Java's TreeSet equivalent in Python?

viksit picture viksit · Apr 26, 2010 · Viewed 27.3k times · Source

I recently came across some Java code that simply put some strings into a Java TreeSet, implemented a distance based comparator for it, and then made its merry way into the sunset to compute a given score to solve the given problem.

My questions,

  • Is there an equivalent data structure available for Python?

    • The Java treeset looks basically to be an ordered dictionary that can use a comparator of some sort to achieve this ordering.
  • I see there's a PEP for Py3K for an OrderedDict, but I'm using 2.6.x. There are a bunch of ordered dict implementations out there - anyone in particular that can be recommended?

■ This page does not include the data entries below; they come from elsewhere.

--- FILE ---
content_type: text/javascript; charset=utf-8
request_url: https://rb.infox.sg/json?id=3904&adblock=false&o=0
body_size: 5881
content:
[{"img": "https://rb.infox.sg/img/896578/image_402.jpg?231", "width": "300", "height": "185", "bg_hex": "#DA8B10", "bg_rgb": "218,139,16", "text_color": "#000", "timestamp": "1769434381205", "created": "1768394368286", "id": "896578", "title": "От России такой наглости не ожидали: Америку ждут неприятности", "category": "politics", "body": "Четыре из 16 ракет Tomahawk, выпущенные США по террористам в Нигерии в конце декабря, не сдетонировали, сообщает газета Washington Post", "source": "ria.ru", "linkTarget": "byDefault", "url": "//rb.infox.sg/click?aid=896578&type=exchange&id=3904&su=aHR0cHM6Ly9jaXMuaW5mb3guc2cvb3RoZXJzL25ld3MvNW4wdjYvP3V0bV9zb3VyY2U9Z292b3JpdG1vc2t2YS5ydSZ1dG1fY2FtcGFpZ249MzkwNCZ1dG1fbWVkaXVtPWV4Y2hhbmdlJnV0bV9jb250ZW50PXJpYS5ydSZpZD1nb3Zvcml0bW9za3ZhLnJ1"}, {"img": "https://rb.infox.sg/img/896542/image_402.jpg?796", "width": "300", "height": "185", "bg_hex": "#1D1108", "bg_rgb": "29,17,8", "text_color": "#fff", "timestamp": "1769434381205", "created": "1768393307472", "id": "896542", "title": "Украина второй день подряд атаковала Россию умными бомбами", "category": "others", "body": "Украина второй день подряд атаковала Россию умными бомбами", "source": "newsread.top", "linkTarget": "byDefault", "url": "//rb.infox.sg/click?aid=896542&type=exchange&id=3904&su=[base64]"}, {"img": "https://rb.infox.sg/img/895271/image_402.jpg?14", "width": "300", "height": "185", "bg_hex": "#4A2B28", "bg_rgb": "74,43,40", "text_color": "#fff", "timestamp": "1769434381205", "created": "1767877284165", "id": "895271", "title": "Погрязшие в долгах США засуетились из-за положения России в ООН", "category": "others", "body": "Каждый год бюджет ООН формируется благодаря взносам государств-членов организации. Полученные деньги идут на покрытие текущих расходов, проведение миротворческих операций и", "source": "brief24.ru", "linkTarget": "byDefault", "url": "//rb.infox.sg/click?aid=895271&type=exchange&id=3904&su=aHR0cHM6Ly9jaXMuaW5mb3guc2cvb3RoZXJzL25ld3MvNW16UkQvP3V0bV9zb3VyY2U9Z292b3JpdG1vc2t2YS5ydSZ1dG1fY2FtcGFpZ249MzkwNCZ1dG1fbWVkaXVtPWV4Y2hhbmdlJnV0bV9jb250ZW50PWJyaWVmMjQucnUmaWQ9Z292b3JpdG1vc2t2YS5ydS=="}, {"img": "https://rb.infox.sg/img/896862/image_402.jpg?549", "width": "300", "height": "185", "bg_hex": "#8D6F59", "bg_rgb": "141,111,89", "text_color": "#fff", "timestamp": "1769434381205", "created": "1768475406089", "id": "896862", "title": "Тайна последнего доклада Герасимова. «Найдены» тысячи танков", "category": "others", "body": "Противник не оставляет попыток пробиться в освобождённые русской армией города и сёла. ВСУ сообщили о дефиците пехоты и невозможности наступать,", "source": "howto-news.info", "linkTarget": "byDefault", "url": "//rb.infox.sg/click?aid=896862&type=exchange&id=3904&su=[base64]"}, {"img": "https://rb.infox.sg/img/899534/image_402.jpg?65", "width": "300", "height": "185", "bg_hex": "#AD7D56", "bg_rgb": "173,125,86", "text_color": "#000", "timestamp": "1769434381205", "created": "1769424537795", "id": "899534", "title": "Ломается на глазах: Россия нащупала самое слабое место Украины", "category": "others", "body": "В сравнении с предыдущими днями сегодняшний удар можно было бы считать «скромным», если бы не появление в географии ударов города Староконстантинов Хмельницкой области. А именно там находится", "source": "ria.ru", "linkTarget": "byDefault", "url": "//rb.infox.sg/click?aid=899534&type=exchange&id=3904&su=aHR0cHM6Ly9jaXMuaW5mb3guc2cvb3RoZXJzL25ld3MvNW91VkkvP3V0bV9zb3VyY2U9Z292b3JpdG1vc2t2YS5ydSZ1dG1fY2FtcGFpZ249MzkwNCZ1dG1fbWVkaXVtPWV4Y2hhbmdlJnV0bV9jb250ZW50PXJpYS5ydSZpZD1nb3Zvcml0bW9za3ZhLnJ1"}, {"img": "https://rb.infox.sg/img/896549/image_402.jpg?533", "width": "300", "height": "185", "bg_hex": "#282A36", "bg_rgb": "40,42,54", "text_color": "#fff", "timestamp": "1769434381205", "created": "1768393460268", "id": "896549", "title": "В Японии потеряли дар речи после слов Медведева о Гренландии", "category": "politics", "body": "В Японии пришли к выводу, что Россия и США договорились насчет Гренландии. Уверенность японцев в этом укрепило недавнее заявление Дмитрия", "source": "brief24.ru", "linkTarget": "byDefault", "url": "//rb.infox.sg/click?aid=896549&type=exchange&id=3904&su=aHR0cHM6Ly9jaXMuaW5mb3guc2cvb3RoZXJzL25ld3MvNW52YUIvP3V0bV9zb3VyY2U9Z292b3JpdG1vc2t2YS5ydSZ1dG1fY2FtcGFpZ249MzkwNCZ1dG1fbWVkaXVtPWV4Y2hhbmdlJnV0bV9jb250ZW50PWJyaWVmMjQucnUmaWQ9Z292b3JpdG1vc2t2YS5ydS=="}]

PS, Just to add - I could probably import DictMixin or UserDict and implement my own sorted/ordered dictionary, AND make it happen through a comparator function - but that seems to be overkill.

Thanks.


Update. Thanks for the answers. To elaborate a bit, lets say I've got a compare function thats defined like, (given a particular value ln),

def mycmp(x1, y1, ln):
  a = abs(x1-ln)
  b = abs(y1-ln)
  if a<b:
    return -1
  elif a>b:
    return 1
  else:
    return 0

I'm a bit unsure about how I'd integrate this into the ordering given in the ordered dict link given here...

Something like,

OrderedDict(sorted(d.items(), cmp=mycmp(len)))

Ideas would be welcome.

Answer

unutbu picture unutbu · Apr 26, 2010

The Python 2.7 docs for collections.OrderedDict has a link to a OrderedDict recipe that runs on Python 2.4 or better.

Edit: In regard to sorting: Use key= rather than cmp=. It tends to lead to faster code and moreover, the cmp= keyword has been eliminated in Python3.

d={5:6,7:8,100:101,1:2,3:4}
print(d.items())
# [(1, 2), (3, 4), (100, 101), (5, 6), (7, 8)]

The code you posted for mycmp doesn't make it clear what you want passed as x1. Below, I assume x1 is supposed to be the value in each key-value pair. If so, you could do something like this:

length=4
print(sorted(d.items(),key=lambda item: abs(item[1]-length) ))
# [(3, 4), (1, 2), (5, 6), (7, 8), (100, 101)]

key=... is passed a function, lambda item: abs(item[1]-length). For each item in d.items(), the lambda function returns the number abs(item[1]-length). This number acts as proxy for the item as far as sorting is concerned. See this essay for more information on sorting idioms in Python.

PS. len is a Python builtin function. So as to not clobber that len, I've changed the variable name to length.